Retype the material below word for word, starting with the line containing "Which is the point" and continuing through the end of the material, and leave out the pictures.

Provided records –
BEGIN

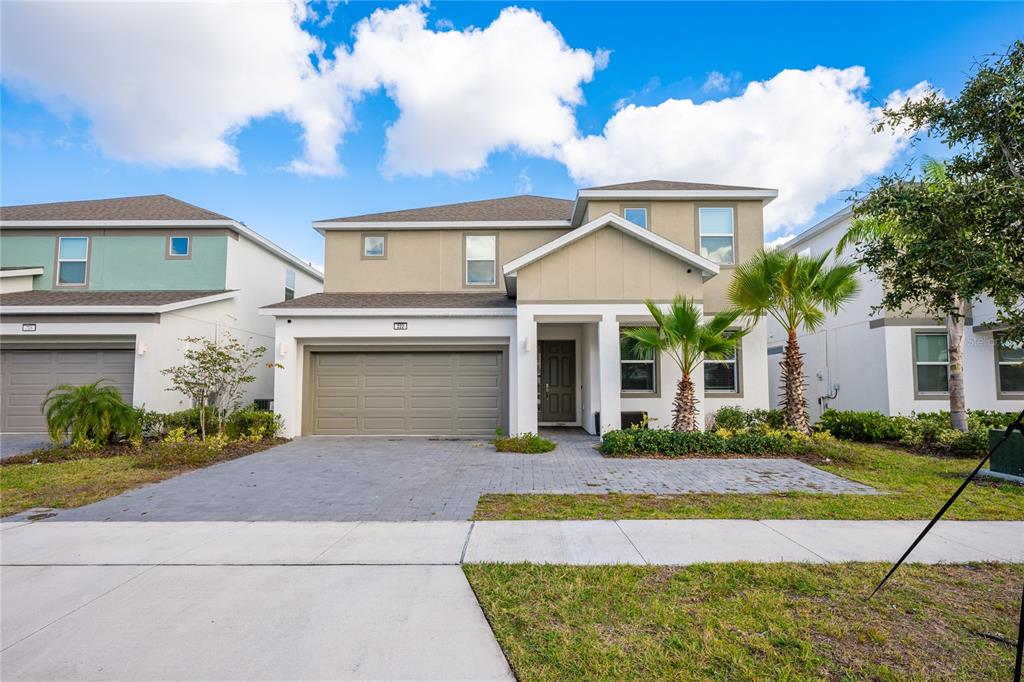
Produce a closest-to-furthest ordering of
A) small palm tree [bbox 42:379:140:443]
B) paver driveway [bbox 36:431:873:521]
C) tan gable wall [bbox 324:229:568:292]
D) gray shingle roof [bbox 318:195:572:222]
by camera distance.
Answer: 1. paver driveway [bbox 36:431:873:521]
2. small palm tree [bbox 42:379:140:443]
3. tan gable wall [bbox 324:229:568:292]
4. gray shingle roof [bbox 318:195:572:222]

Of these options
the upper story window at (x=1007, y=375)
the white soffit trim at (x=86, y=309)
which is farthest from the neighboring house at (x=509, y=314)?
the upper story window at (x=1007, y=375)

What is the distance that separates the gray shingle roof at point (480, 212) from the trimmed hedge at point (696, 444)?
299 inches

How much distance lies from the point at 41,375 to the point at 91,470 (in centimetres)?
645

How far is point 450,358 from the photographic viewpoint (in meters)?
12.5

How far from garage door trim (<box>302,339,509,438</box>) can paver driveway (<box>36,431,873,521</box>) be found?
1.93 m

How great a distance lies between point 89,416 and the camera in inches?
387

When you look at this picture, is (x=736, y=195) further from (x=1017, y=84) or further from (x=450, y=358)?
(x=1017, y=84)

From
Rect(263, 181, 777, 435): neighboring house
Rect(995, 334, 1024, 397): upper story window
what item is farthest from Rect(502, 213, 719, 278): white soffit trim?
Rect(995, 334, 1024, 397): upper story window

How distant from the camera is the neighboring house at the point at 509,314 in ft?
37.2

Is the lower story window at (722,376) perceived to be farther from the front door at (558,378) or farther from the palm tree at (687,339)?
the front door at (558,378)

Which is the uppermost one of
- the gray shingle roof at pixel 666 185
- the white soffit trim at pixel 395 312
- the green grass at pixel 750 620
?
the gray shingle roof at pixel 666 185

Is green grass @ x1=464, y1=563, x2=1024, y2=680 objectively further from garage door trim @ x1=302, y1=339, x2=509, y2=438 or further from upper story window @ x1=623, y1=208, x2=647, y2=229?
upper story window @ x1=623, y1=208, x2=647, y2=229

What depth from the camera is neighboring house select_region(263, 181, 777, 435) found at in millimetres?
11344

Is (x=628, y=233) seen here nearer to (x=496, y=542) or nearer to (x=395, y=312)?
(x=395, y=312)
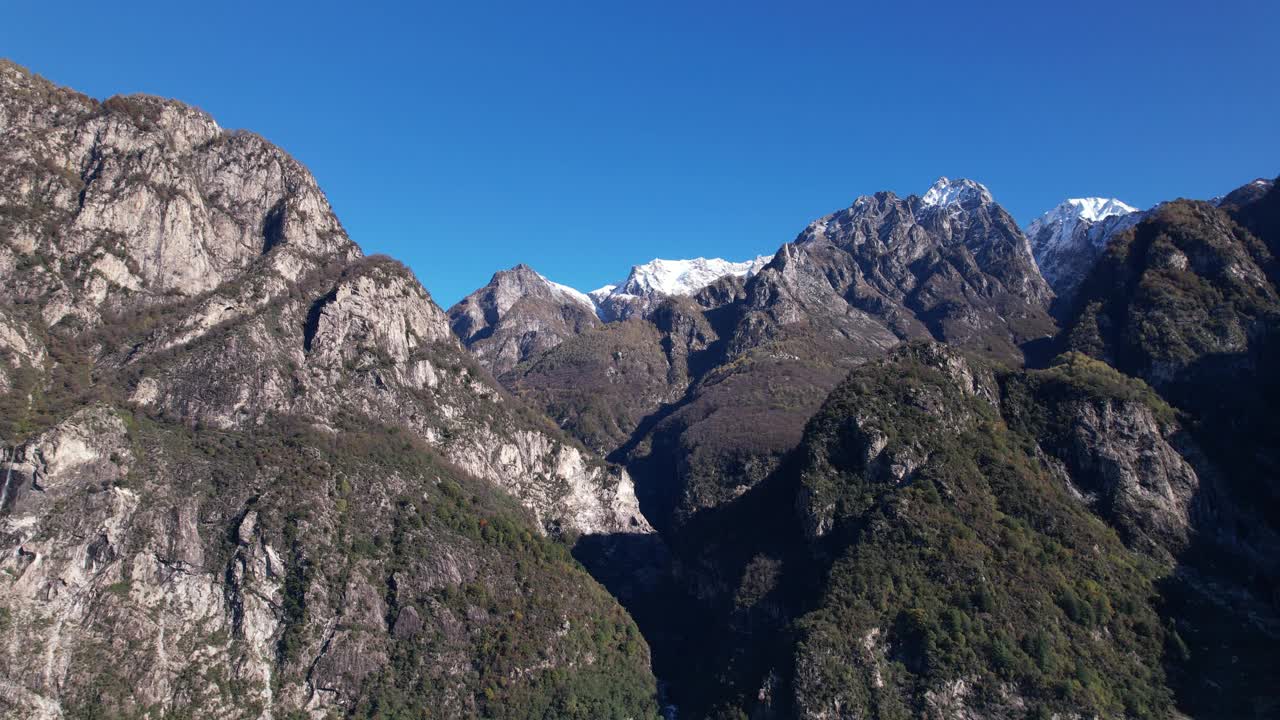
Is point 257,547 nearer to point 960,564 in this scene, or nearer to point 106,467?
point 106,467

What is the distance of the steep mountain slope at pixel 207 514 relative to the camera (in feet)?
428

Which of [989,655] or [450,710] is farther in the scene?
[450,710]

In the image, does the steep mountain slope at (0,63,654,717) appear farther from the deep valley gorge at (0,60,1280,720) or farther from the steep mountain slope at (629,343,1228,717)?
the steep mountain slope at (629,343,1228,717)

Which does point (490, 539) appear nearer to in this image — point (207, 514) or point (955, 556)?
point (207, 514)

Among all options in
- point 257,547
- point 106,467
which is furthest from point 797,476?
point 106,467

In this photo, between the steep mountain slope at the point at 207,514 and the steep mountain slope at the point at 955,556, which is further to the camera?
the steep mountain slope at the point at 955,556

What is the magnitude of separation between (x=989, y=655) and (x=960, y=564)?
17571mm

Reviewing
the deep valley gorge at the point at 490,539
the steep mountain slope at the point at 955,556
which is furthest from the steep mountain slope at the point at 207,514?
the steep mountain slope at the point at 955,556

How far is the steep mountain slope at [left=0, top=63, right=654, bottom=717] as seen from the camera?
130 metres

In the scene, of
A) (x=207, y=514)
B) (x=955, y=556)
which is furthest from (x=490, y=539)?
(x=955, y=556)

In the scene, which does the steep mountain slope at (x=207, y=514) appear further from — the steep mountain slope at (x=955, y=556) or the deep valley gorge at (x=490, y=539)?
the steep mountain slope at (x=955, y=556)

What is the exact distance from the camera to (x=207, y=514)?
150 meters

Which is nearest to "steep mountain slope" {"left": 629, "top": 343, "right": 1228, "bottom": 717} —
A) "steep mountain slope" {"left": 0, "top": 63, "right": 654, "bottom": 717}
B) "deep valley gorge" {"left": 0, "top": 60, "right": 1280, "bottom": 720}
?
"deep valley gorge" {"left": 0, "top": 60, "right": 1280, "bottom": 720}

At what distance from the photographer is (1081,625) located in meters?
138
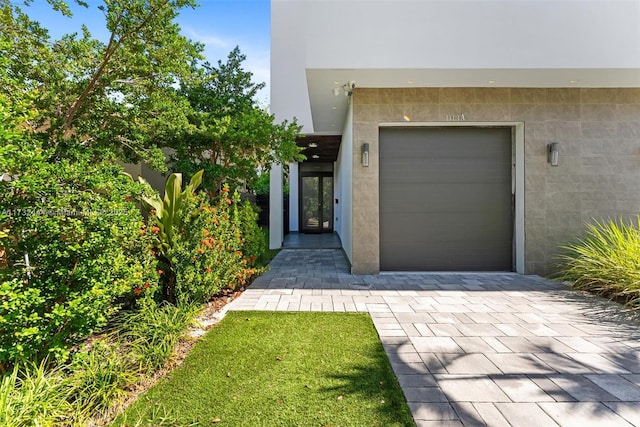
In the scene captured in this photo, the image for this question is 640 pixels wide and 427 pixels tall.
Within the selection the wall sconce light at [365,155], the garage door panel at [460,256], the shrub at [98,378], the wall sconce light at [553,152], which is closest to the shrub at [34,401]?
the shrub at [98,378]

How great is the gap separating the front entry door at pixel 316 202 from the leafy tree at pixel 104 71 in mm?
10620

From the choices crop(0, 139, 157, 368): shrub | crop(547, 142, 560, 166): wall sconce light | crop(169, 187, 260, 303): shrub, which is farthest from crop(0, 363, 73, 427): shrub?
crop(547, 142, 560, 166): wall sconce light

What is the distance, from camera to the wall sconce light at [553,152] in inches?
234

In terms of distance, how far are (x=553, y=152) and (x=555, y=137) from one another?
317 millimetres

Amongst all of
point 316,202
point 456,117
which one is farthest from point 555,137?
point 316,202

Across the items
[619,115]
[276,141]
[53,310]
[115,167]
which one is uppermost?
[619,115]

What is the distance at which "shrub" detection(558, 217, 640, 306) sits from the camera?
434 cm

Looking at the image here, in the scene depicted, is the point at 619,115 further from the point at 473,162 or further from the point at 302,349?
the point at 302,349

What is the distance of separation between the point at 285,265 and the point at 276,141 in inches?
107

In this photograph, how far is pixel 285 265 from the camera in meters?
7.30

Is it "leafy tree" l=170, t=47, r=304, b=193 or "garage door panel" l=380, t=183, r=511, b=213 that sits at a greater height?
"leafy tree" l=170, t=47, r=304, b=193

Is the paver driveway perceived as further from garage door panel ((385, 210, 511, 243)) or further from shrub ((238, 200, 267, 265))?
garage door panel ((385, 210, 511, 243))

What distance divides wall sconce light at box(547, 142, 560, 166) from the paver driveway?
2.14 metres

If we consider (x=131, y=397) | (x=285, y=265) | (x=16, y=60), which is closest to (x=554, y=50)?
(x=285, y=265)
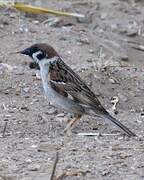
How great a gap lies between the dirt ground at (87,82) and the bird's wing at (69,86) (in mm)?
278

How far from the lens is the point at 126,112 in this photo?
27.0 ft

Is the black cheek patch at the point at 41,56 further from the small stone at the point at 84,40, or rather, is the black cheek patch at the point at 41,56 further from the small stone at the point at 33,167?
the small stone at the point at 84,40

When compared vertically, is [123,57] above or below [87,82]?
below

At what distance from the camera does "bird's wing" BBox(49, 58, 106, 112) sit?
737 centimetres

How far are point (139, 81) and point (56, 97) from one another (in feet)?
6.49

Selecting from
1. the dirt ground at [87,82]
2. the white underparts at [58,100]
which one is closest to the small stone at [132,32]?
the dirt ground at [87,82]

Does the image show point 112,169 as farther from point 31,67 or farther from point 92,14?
point 92,14

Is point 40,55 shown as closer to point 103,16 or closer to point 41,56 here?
point 41,56

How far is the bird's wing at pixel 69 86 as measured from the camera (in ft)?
24.2

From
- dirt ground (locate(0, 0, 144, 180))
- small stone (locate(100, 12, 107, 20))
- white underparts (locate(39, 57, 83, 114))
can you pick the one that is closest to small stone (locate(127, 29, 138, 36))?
dirt ground (locate(0, 0, 144, 180))

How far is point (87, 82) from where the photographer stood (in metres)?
8.73

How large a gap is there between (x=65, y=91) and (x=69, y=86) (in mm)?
97

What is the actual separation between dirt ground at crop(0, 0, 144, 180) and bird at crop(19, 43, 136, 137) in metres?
0.16

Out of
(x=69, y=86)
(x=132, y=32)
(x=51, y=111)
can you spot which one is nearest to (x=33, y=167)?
(x=69, y=86)
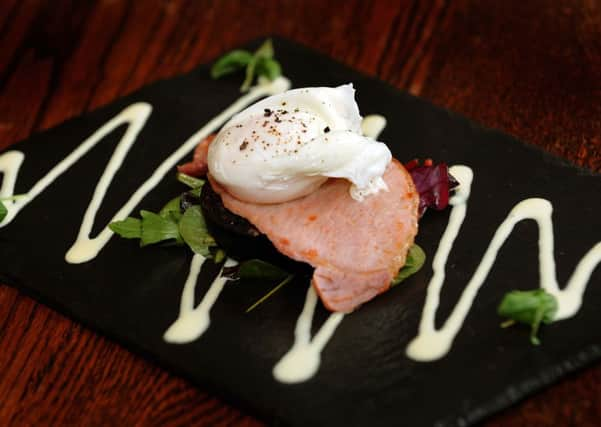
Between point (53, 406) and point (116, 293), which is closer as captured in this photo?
point (53, 406)

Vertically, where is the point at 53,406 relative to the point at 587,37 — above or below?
below

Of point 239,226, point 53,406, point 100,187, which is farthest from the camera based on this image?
point 100,187

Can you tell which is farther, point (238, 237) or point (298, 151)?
point (238, 237)

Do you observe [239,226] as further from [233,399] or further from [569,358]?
[569,358]

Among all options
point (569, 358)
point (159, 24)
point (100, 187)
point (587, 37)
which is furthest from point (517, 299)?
point (159, 24)

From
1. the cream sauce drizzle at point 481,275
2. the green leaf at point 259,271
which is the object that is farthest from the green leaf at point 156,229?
the cream sauce drizzle at point 481,275

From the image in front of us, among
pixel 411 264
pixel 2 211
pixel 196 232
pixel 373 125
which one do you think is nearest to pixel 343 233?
pixel 411 264

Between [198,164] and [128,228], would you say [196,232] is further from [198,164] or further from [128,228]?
[198,164]

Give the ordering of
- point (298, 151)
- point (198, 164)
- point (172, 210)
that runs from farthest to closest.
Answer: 1. point (198, 164)
2. point (172, 210)
3. point (298, 151)
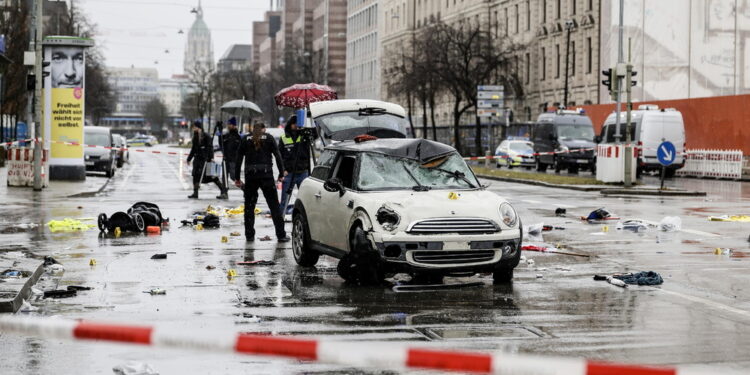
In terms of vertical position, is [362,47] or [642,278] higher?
[362,47]

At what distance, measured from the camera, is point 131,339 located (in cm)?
429

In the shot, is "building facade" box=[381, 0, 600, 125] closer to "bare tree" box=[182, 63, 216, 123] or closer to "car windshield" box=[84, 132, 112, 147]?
"car windshield" box=[84, 132, 112, 147]

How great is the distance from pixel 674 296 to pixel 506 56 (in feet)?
234

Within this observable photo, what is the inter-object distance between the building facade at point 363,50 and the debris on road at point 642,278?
110 meters

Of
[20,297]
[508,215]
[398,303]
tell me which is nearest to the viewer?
[20,297]

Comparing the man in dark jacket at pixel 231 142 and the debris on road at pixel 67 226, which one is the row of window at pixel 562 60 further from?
the debris on road at pixel 67 226

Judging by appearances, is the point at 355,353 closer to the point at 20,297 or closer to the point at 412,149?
the point at 20,297

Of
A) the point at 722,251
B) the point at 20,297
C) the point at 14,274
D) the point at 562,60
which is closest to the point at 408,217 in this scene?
the point at 20,297

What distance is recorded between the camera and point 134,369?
23.3 feet

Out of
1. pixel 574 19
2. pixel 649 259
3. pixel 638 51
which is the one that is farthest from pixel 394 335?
pixel 574 19

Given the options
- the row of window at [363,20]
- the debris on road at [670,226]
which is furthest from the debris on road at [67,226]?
the row of window at [363,20]

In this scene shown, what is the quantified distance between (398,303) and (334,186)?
2.57m

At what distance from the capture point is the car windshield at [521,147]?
58.1 metres

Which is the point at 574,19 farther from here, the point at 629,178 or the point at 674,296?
the point at 674,296
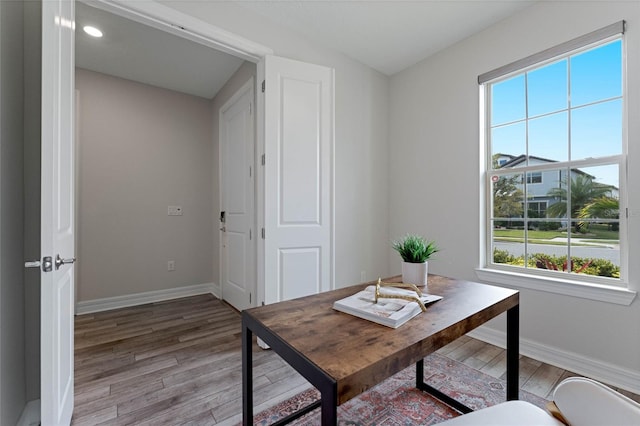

END

Response below –
Which is the point at 574,19 farther from here, the point at 629,178 or the point at 674,296?
the point at 674,296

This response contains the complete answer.